Mobility model – Random-Waypoint [21]
During the simulation, the Pause time parameter of a mobility model (time between changes in direction and/or speed) was varied and the routing overhead in percent was determined for the standard and modified AODV. The simulation results are shown in Figure 8. The overhead value of the standard AODV is in good agreement with the results in [22]. The modified version of AODV routing protocol shows a lower overhead value (the gain for small pause time values reaches 23 %). Thus, the effectiveness of the proposed approximation-based routing in FANET is shown.
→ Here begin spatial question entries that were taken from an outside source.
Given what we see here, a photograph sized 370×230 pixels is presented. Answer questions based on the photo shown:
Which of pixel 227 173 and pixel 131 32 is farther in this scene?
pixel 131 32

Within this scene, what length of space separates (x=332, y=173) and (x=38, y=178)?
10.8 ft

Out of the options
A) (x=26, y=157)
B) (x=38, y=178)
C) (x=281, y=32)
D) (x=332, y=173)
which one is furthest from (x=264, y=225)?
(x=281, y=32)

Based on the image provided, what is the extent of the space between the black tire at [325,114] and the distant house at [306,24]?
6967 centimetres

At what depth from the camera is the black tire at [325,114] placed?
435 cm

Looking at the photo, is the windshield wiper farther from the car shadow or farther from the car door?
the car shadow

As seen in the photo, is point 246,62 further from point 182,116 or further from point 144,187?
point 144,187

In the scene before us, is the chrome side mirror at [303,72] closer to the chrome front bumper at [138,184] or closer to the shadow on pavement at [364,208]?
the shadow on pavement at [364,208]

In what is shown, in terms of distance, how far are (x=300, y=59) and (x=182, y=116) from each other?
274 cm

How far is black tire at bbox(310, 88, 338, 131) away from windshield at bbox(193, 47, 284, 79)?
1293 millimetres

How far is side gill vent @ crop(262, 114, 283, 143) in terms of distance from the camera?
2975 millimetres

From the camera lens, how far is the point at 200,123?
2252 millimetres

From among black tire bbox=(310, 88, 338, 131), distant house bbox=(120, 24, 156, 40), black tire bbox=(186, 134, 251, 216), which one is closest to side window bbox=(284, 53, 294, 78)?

Figure 8: Routing overhead vs Pause time for a standard and modified AODV
6. Conclusion
A serious problem of routing protocols in FANET is the significant overhead caused by the high mobility of network nodes. The problem is caused by a need to send information messages about locations of unmanned aerial vehicles (UAVs). The perspective of algorithms for constructing the UAV trajectory to reduce the amount of service information about the UAV position transmitted via the FANET routing protocols is substantiated. When using such algorithms, information about the coordinates of the nodes is directly transmitted only in the areas of maneuvering of the aircraft, and in the areas of rectilinear motion is calculated based on the algorithms for approximating the trajectory. In order to reduce the amount of service information, the following trajectory approximation algorithms have been investigated: an algorithm for conjugating courses and an algorithm based on continuous piecewise-linear functions (CPLF). Four modifications of the CPLF algorithm are considered which differ in the type of function used: basic CPLF, generalized CPLF, generalized CPLF with a compact notation form, and adaptive CPLF. The advantages and disadvantages of each algorithm are analyzed. Adaptive CPLF with variable approximation step allows lower computational resources compared to the rate-matching algorithm, as well as more accurate compared to the CPLF with a fixed step.
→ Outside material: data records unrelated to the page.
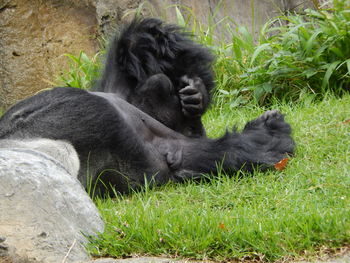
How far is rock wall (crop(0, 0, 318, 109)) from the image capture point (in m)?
6.99

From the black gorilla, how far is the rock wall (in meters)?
3.28

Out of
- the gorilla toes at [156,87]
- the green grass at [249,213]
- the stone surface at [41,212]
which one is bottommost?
the green grass at [249,213]

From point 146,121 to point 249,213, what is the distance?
107 cm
An approximation of a trajectory fragment consisting of two straight sections and a curved section with a variable steepness between them (approximately described by the arctangensoidal function) was performed. The computational experiment has shown the effectiveness of the direct approach: in the considered example with long straight sections, the approximation MSE by the adaptive CPLF is 59.9 times less compared to the fixed step CPLF. The modified version of ADV routing protocol shows a lower overhead value (the gain for small pause time values reaches 23 %). Thus, the effectiveness of the proposed approximation-based routing in FANET is shown.
Acknowledgment
The work was supported by the RFBR grant 19-29-06030-mk “Research and development of a wireless ad-hoc network technology between UAVs and smart city control centers based on the adaptation of transmission mode parameters at various levels of network interaction”. The theory was prepared within the framework of the state task of the Russian Federation FZWG-2020-0029 “Development of theoretical foundations for building information and analytical support for telecommunications systems for geoecological monitoring of natural resources in agriculture”.